Improving costs of living

4. Efforts to tackle the rising cost of living

The issue of the rising cost of living has been a major talking-point for the past few budgets, and RHB Research believe the government will continue to tackle the issue by increasing its efforts in raising the income of the lower-income group (B40).

Some of the measures put forward include increasing salaries, benefits and allowances for civil servants. This comes as the government is expected to raise its special assistance of RM500 to public servants and RM250 to government retirees announced in Budget 2017.

“Income transfers to the B40 through Bantuan Rakyat 1Malaysia (BR1M) is due to be continued, with the allocation likely to increase to RM7.5 billion in 2018, from RM6.8 billion in 2017 and compared with RM5.4 billion in 2016,” it said.

“These include grants and write-off of debts totaling RM1.6 billion. These were announced back in July 2017, with the grants to be payable over five years.”

RHB Research also suggested incentives to increase income of the B40 segment, whereby programmes that encourage the B40 segment to engage in entrepreneurship would be continued, such as the mobileprenuer, agropreneur, and the eUsahawan and eRezeki programmes.
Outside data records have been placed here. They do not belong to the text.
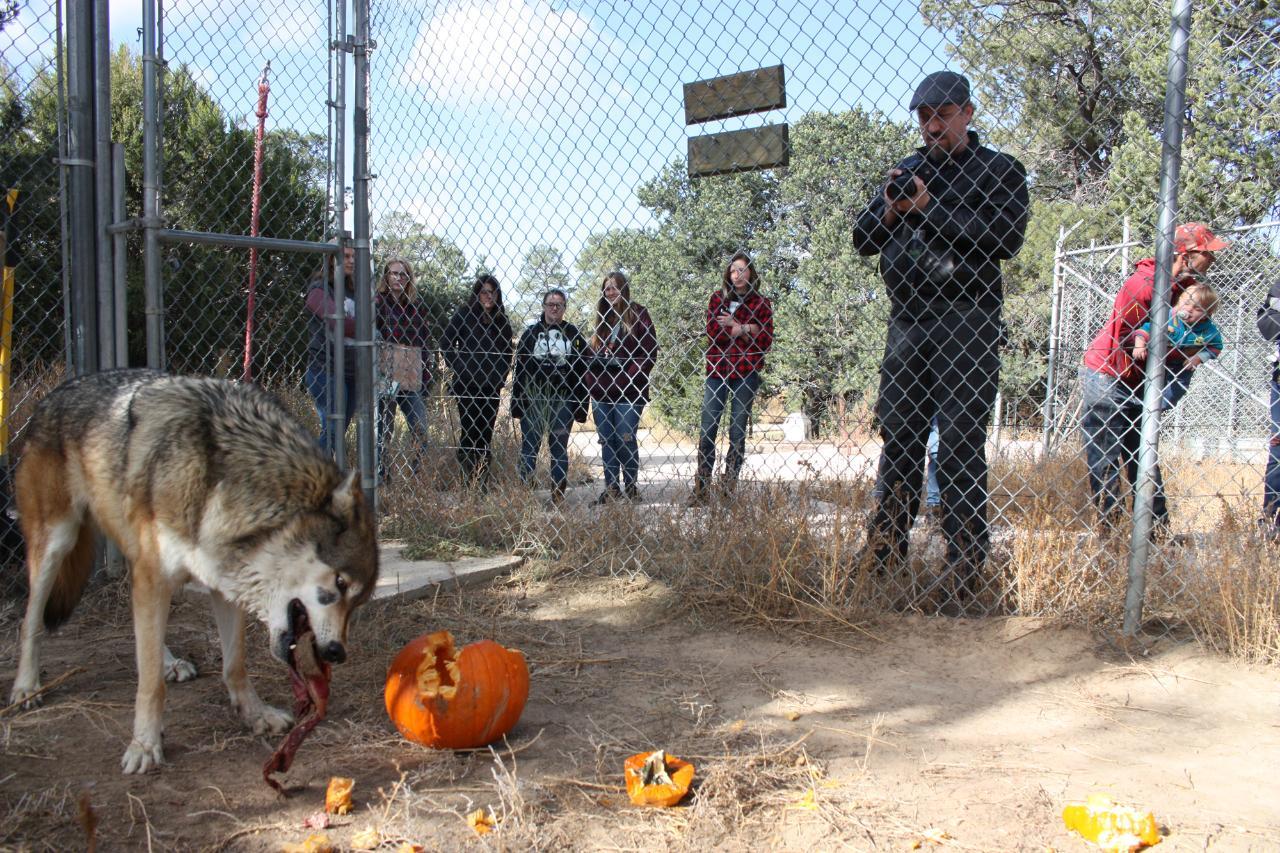 Howl-o-Ween Feeding Tour
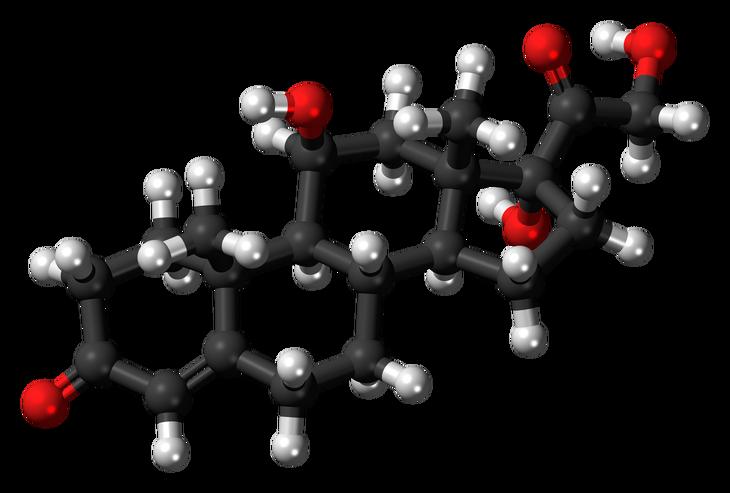 El Cortisol, la hormona del Stress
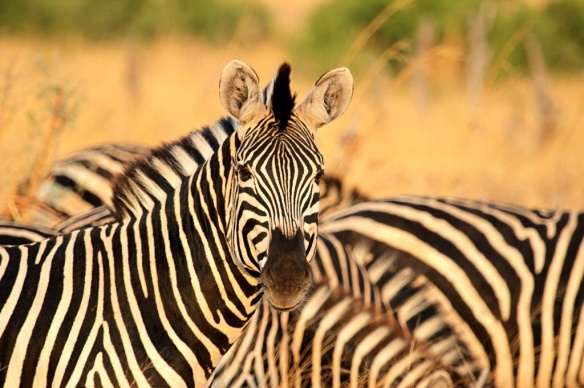 Zebra and waterbuck at Hwange National Park, Zimbabwe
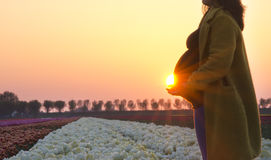 A pregnant woman`s silhouette stock photography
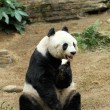 Giant panda — Stock Photo #12235549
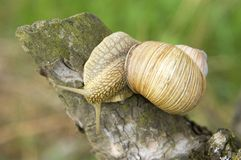 Close-up of burgundy snail Stock Images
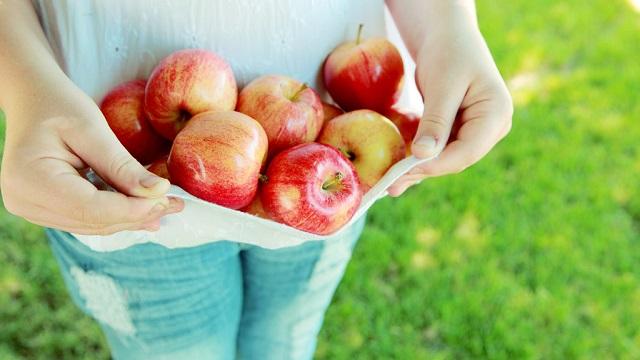 リンゴのひとかじりとは? 沢山のリンゴを貰った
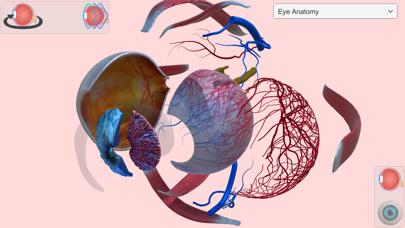 Eye Anatomy Atlas Screenshots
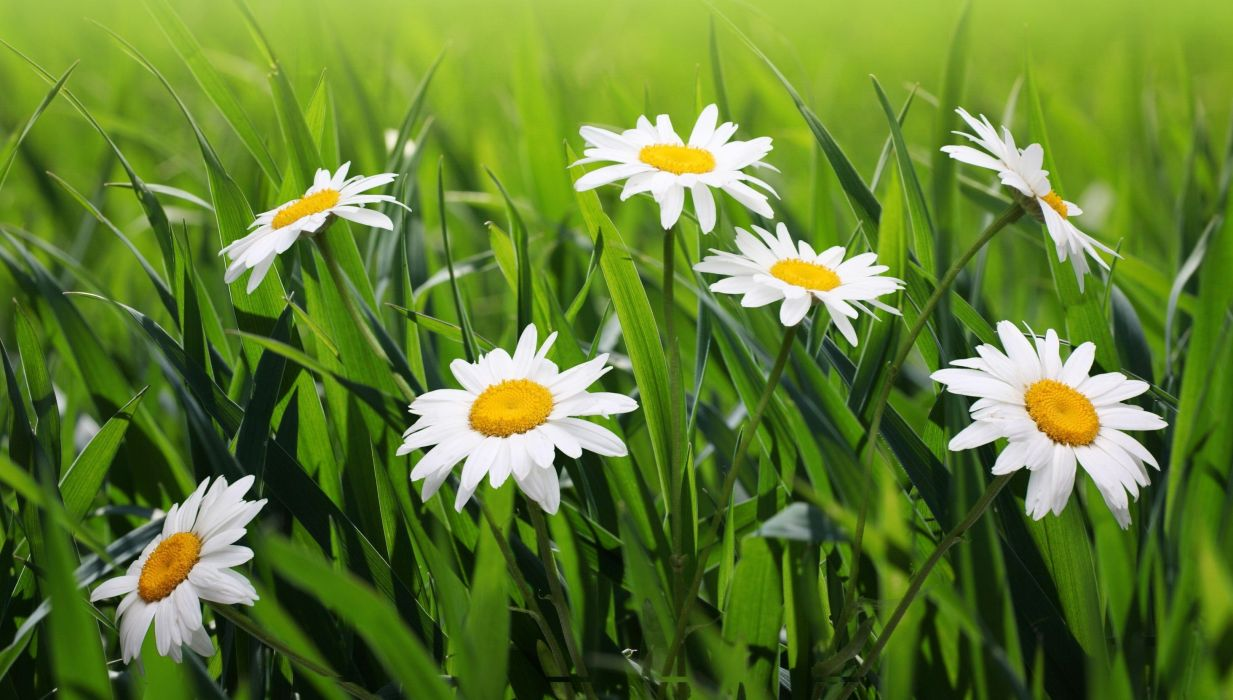 Camomiles Grass Flowers wallpaper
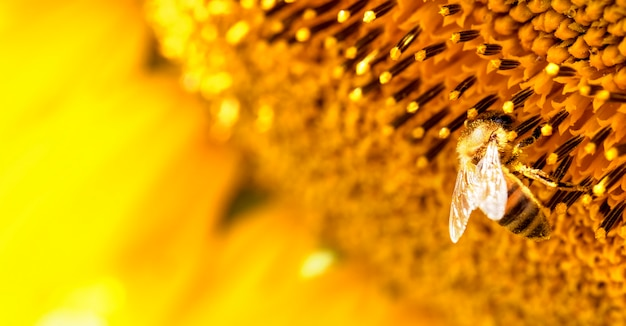 Медоносная пчела на цветке подсолнечника, крупный план. выборочный фокус.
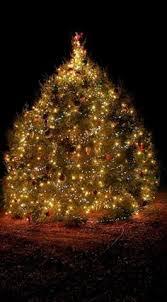 christmas tree lighting bridge street huntsville al bridge street huntsville alabama christmas tree it s all about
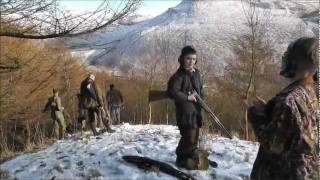 getlinkyoutube.com-Pheasant shooting. The beaters shoot.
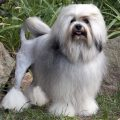 Левхен (Малая львиная собака) — $12 000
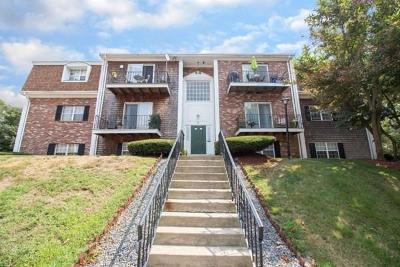 Plymouth Condo/Townhouse Under Agreement: 8 Chapel Hill Dr #6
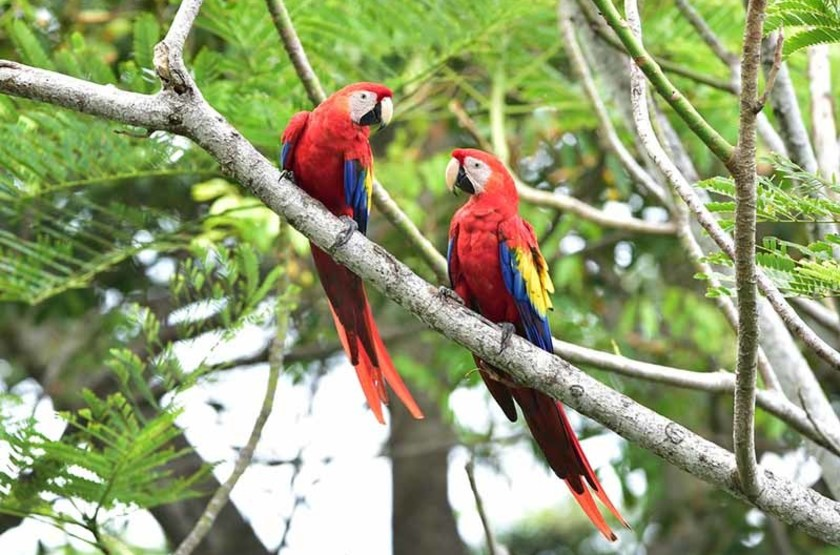 Aras rouges, Parc National de Corcovado, Costa Rica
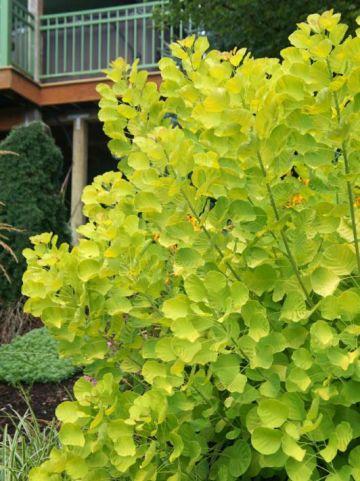 Cotinus coggygria 'Golden Spirit' (='Ancot') - Pruikeboom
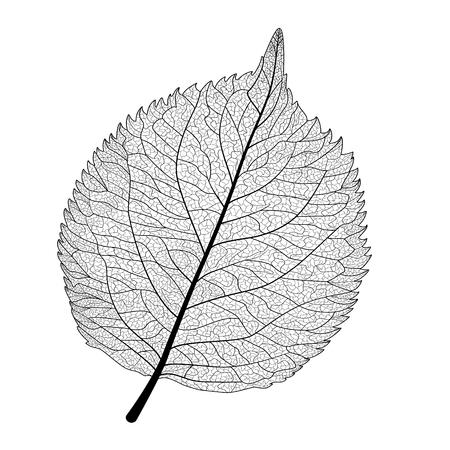 Blatt isoliert . Vektor-Illustration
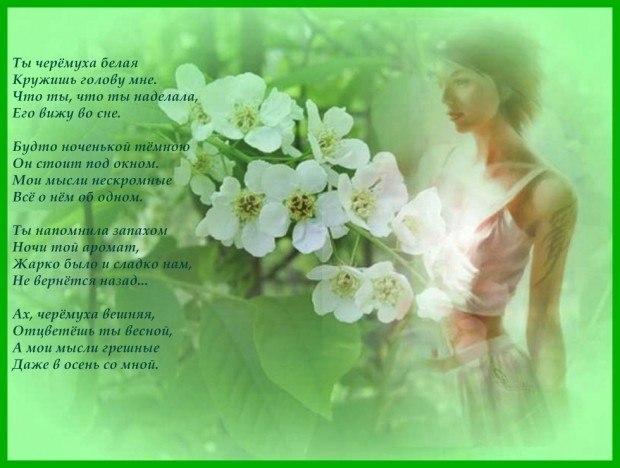 Букет черемухи белой душистой...(читает Светлана Калинина 5)... ~ Проза  (Рассказ)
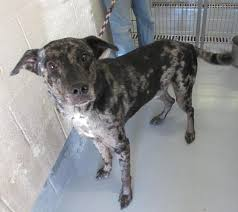 australian shepherd catahoula mix 53 best catahoula leopard dogs for adoption images on pinterest
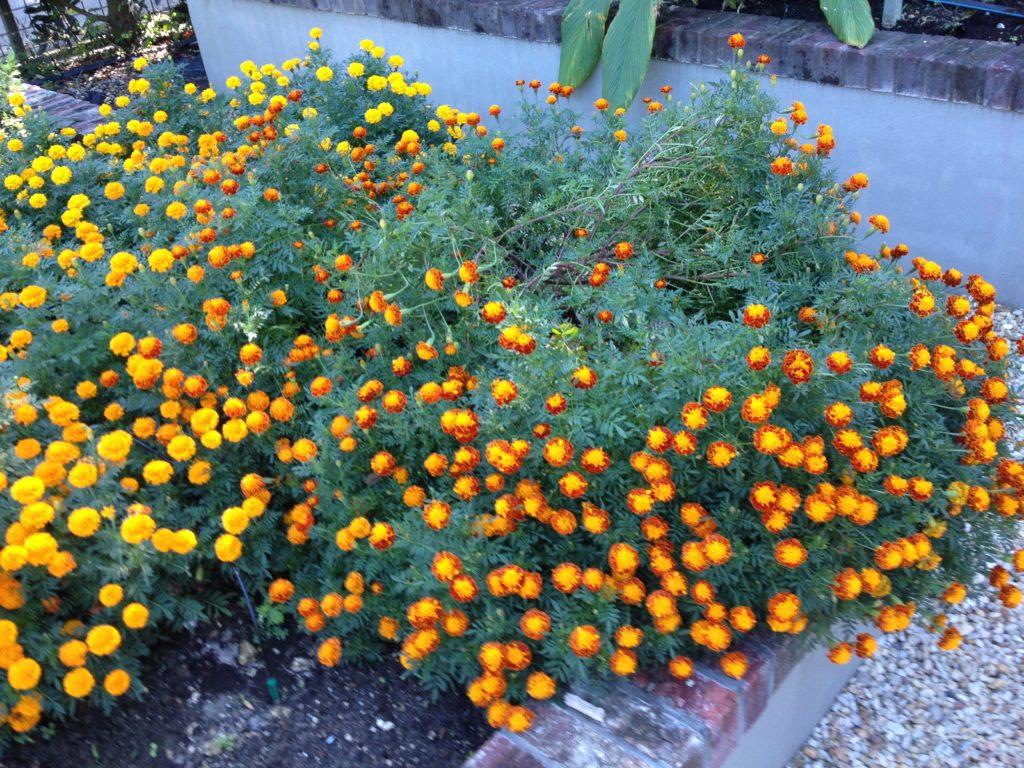 Yellow and orange-yellow variegated marigolds
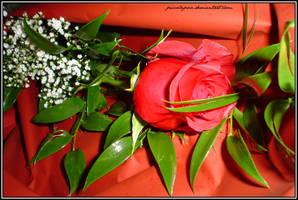 la rosa del perdono... by PiccolaPoce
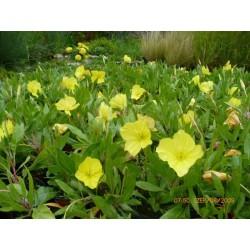 "Oenothera missouriensis ""Golden yellow"""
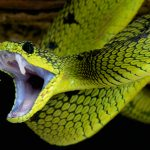 Top 5 Worlds Deadliest Snakes (With Info)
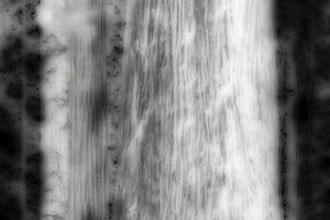 Lensless Imaging (Online)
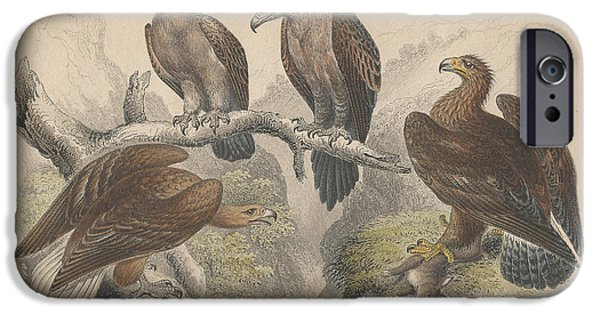 Antiques Drawings iPhone Cases - Eagles iPhone Case by Oliver Goldsmith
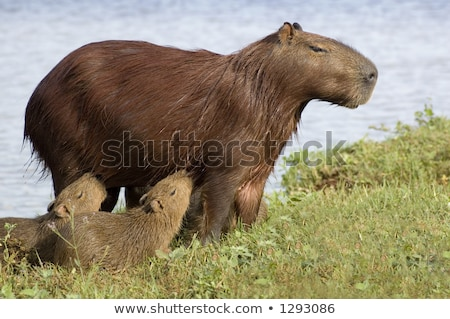 Capibara (Carpincho) Feeding her Young Stock photo © leetorrens
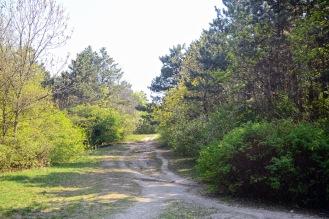Desire path in Halmi-forest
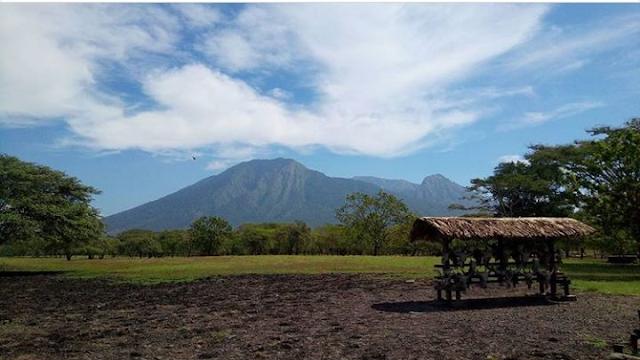Wisata Aam mirip Afrika Baluran Jawa Timur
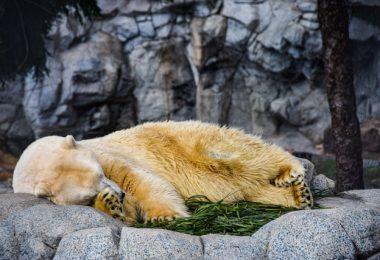 hibernation in animals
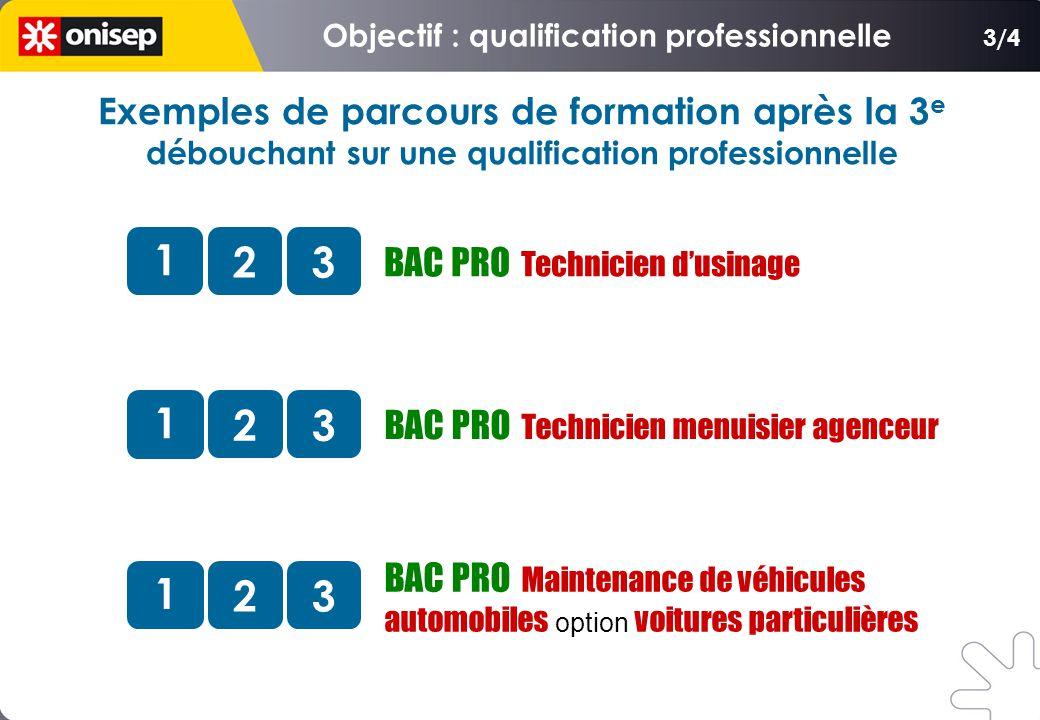 BAC PRO Technicien dusinage 1 23 BAC PRO Technicien menuisier agenceur 1 23 BAC PRO Maintenance de véhicules automobiles option voitures particulières 1 23 3/4 Exemples de parcours de formation après la 3 e débouchant sur une qualification professionnelle
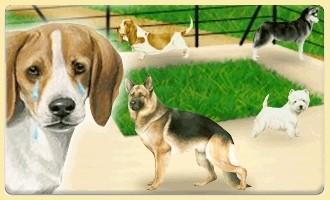Les chiens à l'abandon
“Likewise, subsidies to aid fishermen, rubber tappers and students would remain.”

The government may increase the tax relief for medical expenses, disability and early children’s education. Also, it might increase the lifestyle tax relief to RM2,700 per year, from RM2,500 in 2017, to assist with the rakyat’s needs to match the pace of technological advancements.

 

5. On affordable housing

Affordable housing continues to be an issue, mainly due to the lack of supply. As it stands, out of 12,994 units of residential properties launched in 1Q17, only 37.6 per cent — or 4,892 units — fell under the affordable category.

“Also, unsold units of affordable homes now account for 44.3 per cent of total unsold residential homes, up from 39.4 per cent in 4Q16,” RHB Research added.

“This indicates that the take-up rate for affordable homes remains subdued, likely due to financing issues.

“Thus, the government may address the issues by implementing measures like subsidies for buyers of affordable homes.

“This may be done especially for first time buyers, to increase the take-up rate of affordable homes. At the same time, we expect the Government to continue to waive stamp duty expenses for first-time buyers of affordable homes until December 2018.”

Meanwhile, tax exemption of 10 to 20 per cent of profit would likely encourage the developers to build more affordable homes, especially in areas experiencing a shortage;

This was on the back of the government announced that it will build 30,000 affordable houses under 2017 by Perumahan Rakyat 1Malaysia (PR1MA) and government-linked companies (GLCs).

“We envisage the government to increase the number of houses to 45,000 to tackle the lack of supply.”